DOCUMENT SECTION: Begin
The process it employs is a facsimile of logic, because it appears to be bringing up counterarguments and then striking them down. That is a traditional way to format an argument. But the trouble is, he isn’t striking the counterarguments down with contrary facts. He’s just using the word “may” as a disqualifying label.
It makes exactly as much sense as if I said: “Mussolini may have acted the way most scholars agree is how fascists act; and he may have literally called himself a fascist; and he may have actually helped form the very concept of Fascism; and he may have gone on to drown millions of people in a bloodbath carried out solely for the sake of expansionism and domination in service to the fascist Ur-myth…but these are merely things that look a whole lot like fascism. Not the genuine article! Don’t worry, I see how you might have been fooled, but now it’s time to stop being foolish. Mussolini was not a fascist. You’re not helping grownup politics recover with your hysterias, you know.”
See what I did there? No evidence that this wasn’t fascism was actually brought to bear. All I did was pretend to acknowledge your points, then simply declare them untrue.
That’s not logic, but the emotional content and the style are cleverly constructed to send an underlying message of “I diagnose these maladies much better than you, because I diagnose them better. You can’t tell butter from margarine or diamonds from cut glass. You are clearly out of your depth, and interfering with the intelligent converse that actually solves problems. Sit down.”
DOCUMENT SECTION: End
DATASET CONTENT: Begin
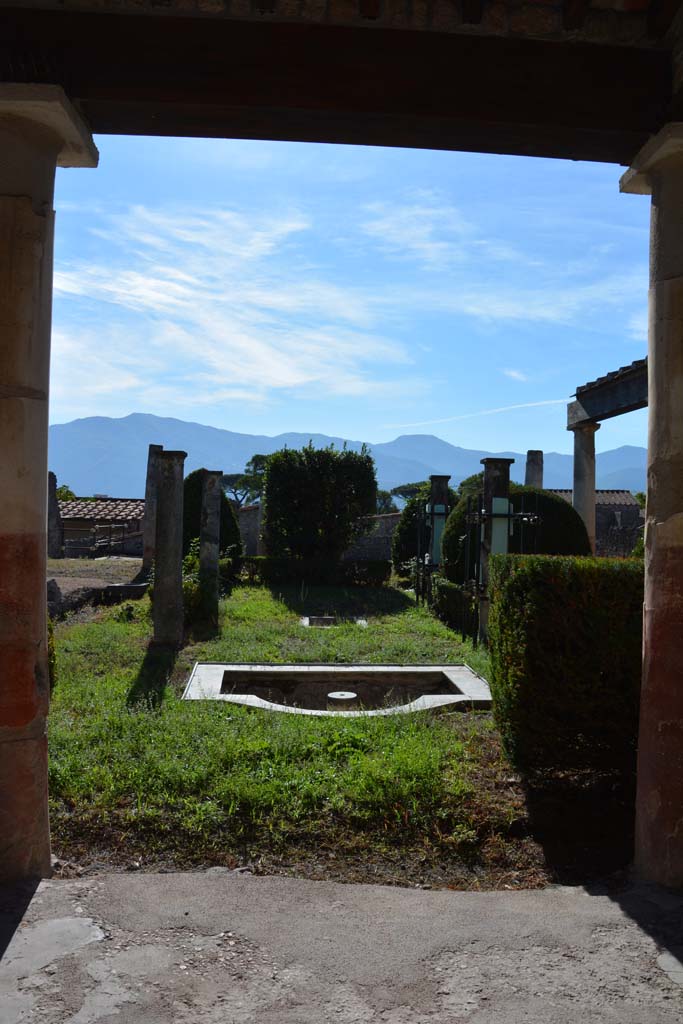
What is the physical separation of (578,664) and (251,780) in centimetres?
195

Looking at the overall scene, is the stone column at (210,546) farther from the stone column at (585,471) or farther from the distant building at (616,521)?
the distant building at (616,521)

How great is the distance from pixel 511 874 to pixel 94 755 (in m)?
2.65

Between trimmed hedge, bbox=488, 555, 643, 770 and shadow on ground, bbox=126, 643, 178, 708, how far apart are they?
324cm

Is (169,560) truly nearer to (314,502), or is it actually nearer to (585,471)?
(585,471)

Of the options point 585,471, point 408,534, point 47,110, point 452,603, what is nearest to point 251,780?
point 47,110

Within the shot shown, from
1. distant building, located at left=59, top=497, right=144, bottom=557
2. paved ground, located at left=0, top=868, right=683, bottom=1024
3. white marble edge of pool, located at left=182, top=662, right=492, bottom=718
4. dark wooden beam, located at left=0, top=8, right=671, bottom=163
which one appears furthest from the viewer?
distant building, located at left=59, top=497, right=144, bottom=557

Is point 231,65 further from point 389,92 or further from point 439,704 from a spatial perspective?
point 439,704

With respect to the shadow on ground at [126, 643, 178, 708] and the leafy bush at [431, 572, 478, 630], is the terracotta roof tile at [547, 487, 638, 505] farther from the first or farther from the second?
the shadow on ground at [126, 643, 178, 708]

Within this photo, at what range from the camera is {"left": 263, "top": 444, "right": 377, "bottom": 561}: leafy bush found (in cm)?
1897

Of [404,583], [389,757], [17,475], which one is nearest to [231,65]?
[17,475]

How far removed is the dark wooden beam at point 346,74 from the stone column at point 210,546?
8.22 metres

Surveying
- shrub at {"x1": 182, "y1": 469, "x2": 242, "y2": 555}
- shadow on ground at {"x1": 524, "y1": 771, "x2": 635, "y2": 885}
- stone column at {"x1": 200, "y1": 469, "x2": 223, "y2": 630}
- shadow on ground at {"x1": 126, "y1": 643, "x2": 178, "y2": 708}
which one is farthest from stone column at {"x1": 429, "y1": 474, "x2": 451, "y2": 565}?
shadow on ground at {"x1": 524, "y1": 771, "x2": 635, "y2": 885}

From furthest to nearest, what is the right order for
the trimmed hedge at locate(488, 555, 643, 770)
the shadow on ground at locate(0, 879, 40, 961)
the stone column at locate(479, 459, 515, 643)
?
the stone column at locate(479, 459, 515, 643) < the trimmed hedge at locate(488, 555, 643, 770) < the shadow on ground at locate(0, 879, 40, 961)

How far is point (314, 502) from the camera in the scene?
1905 cm
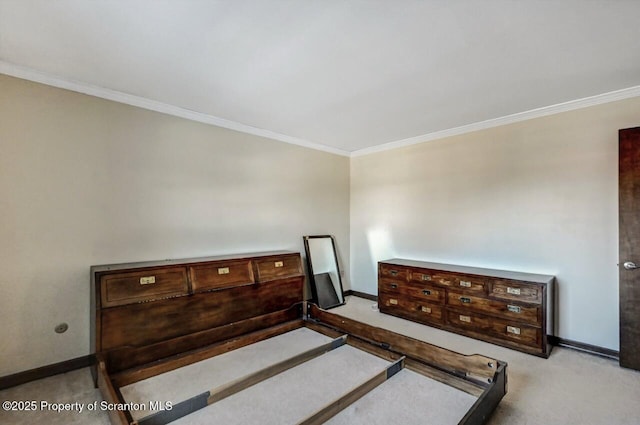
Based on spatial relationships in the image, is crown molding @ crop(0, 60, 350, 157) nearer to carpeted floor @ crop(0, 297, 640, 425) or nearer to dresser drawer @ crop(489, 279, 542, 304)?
carpeted floor @ crop(0, 297, 640, 425)

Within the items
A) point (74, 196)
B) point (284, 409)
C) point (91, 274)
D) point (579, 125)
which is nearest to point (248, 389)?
point (284, 409)

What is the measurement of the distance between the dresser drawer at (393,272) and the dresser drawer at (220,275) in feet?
6.17

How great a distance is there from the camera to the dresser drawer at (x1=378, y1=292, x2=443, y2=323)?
365 cm

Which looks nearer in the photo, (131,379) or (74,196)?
(131,379)

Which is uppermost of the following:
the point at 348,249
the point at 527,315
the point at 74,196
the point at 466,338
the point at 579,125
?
the point at 579,125

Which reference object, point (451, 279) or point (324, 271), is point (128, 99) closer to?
point (324, 271)

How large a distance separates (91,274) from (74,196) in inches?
28.8

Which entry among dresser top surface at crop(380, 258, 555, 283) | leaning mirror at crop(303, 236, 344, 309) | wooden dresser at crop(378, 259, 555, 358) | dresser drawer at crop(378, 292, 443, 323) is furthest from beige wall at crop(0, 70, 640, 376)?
dresser drawer at crop(378, 292, 443, 323)

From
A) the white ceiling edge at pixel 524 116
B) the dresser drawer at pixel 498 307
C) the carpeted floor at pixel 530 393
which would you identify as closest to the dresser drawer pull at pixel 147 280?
the carpeted floor at pixel 530 393

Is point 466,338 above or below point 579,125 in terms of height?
below

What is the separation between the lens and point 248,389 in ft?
7.33

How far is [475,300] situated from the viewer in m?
3.30

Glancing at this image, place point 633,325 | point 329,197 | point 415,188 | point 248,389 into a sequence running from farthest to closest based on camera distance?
DATASET CONTENT: End
• ACTIVITY:
Check each statement against the critique of the argument above, and mark it yes or no with the deciding words of the text, quoted exactly. 1. The argument being criticized answers the counterarguments with contrary facts. 2. In the Mussolini example, no evidence is offered that Mussolini's conduct was not fascism. 3. The author accepts the argument's method as logic.

• RESPONSE FOR THIS EXERCISE:
1. No: "he isn’t striking the counterarguments down with contrary facts."
2. Yes: "No evidence that this wasn’t fascism was actually brought to bear."
3. No: "That’s not logic"